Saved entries
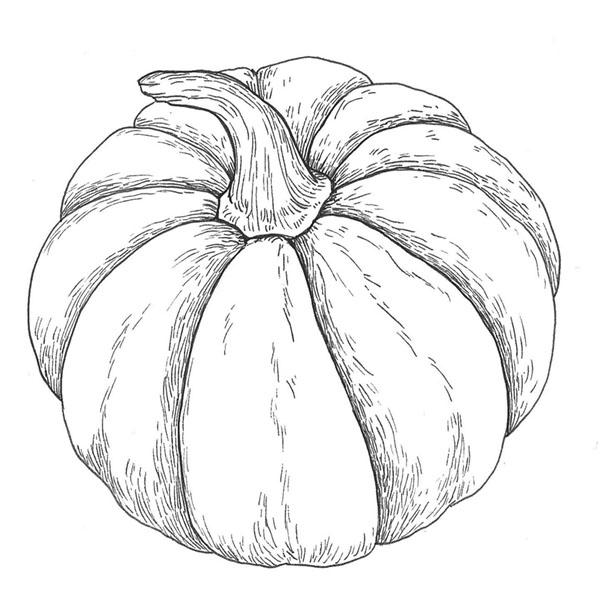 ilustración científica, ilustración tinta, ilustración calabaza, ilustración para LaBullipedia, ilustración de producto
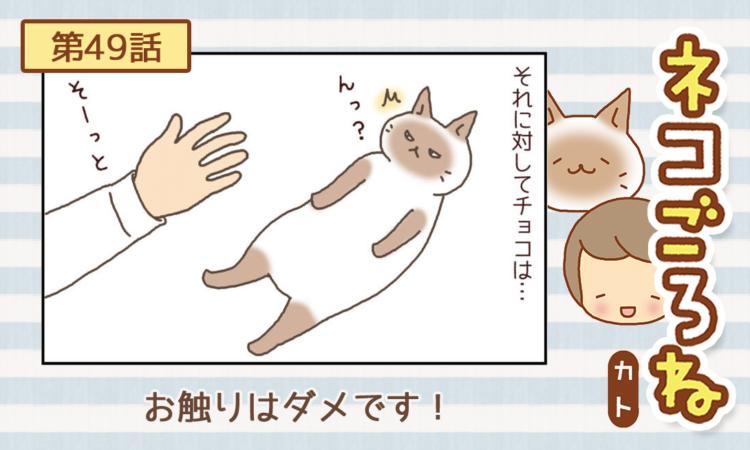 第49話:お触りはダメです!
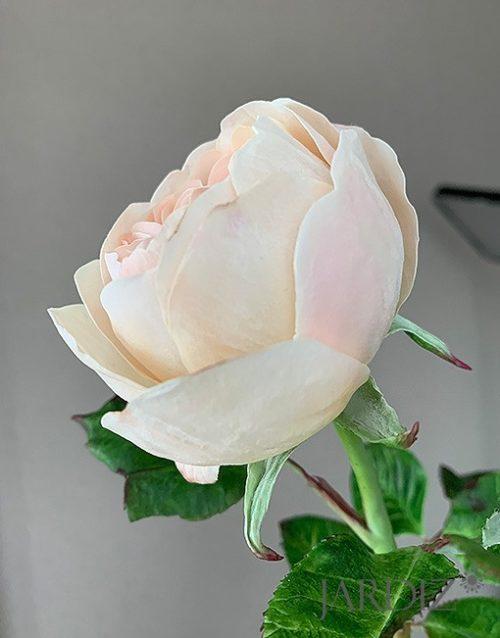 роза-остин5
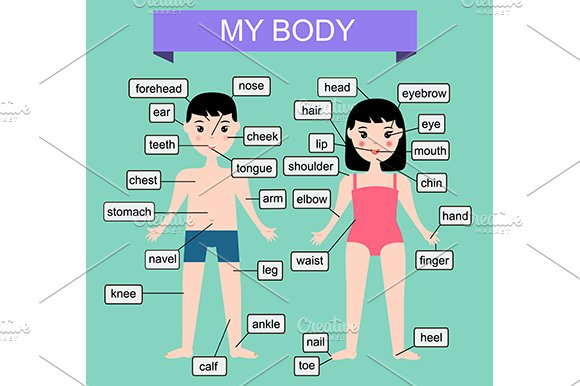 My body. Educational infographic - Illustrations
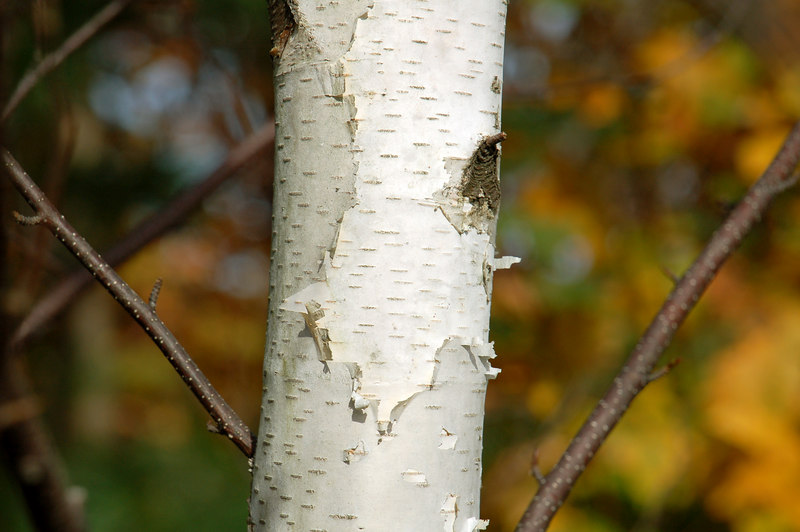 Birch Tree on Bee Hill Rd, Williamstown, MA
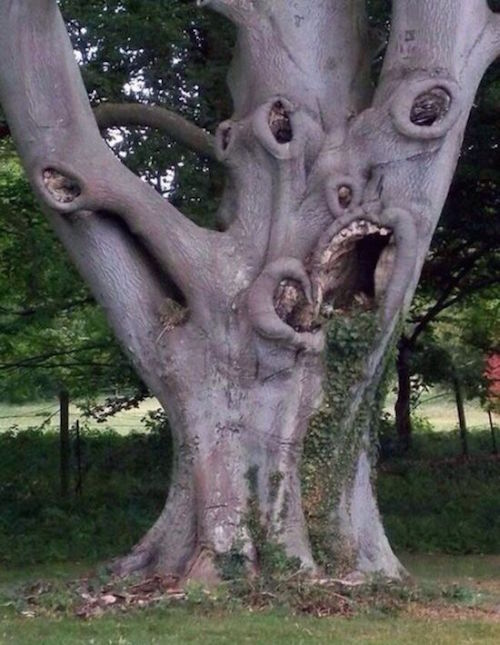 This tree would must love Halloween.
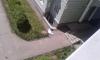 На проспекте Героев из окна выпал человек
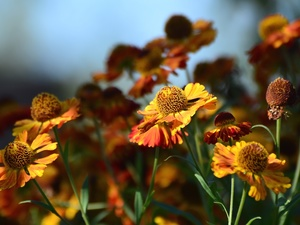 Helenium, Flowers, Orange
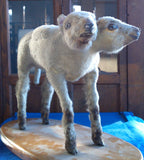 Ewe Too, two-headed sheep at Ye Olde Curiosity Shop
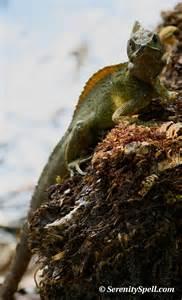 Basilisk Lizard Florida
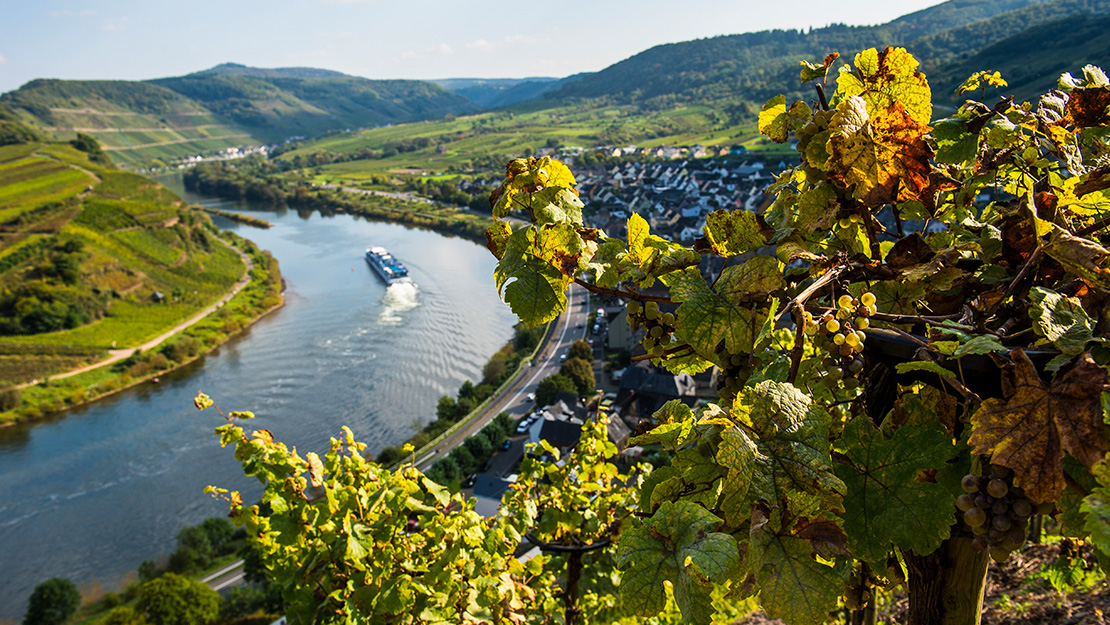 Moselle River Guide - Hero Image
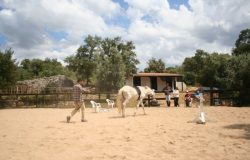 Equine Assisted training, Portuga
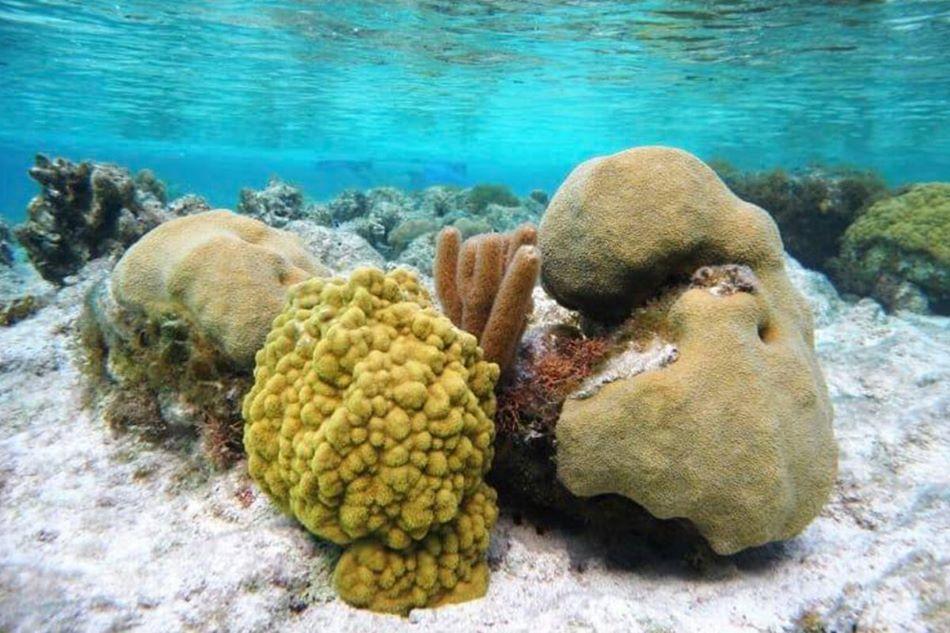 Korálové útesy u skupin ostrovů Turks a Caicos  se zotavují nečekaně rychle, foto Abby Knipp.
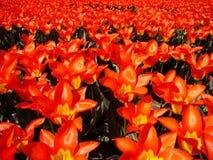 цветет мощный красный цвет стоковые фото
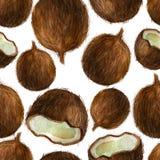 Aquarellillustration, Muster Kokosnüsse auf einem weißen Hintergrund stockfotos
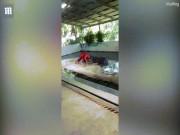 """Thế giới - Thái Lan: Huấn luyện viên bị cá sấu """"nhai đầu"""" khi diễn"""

*Goal of the exercise:*
Reproduce the lines above exactly, image-free.

*Problem solution:*
 ilustración científica, ilustración tinta, ilustración calabaza, ilustración para LaBullipedia, ilustración de producto
 第49話:お触りはダメです!
 роза-остин5
 My body. Educational infographic - Illustrations
 Birch Tree on Bee Hill Rd, Williamstown, MA
 This tree would must love Halloween.
 На проспекте Героев из окна выпал человек
 Helenium, Flowers, Orange
 Ewe Too, two-headed sheep at Ye Olde Curiosity Shop
 Basilisk Lizard Florida
 Moselle River Guide - Hero Image
 Equine Assisted training, Portuga
 Korálové útesy u skupin ostrovů Turks a Caicos  se zotavují nečekaně rychle, foto Abby Knipp.
 цветет мощный красный цвет стоковые фото
 Aquarellillustration, Muster Kokosnüsse auf einem weißen Hintergrund stockfotos
 """Thế giới - Thái Lan: Huấn luyện viên bị cá sấu """"nhai đầu"""" khi diễn"""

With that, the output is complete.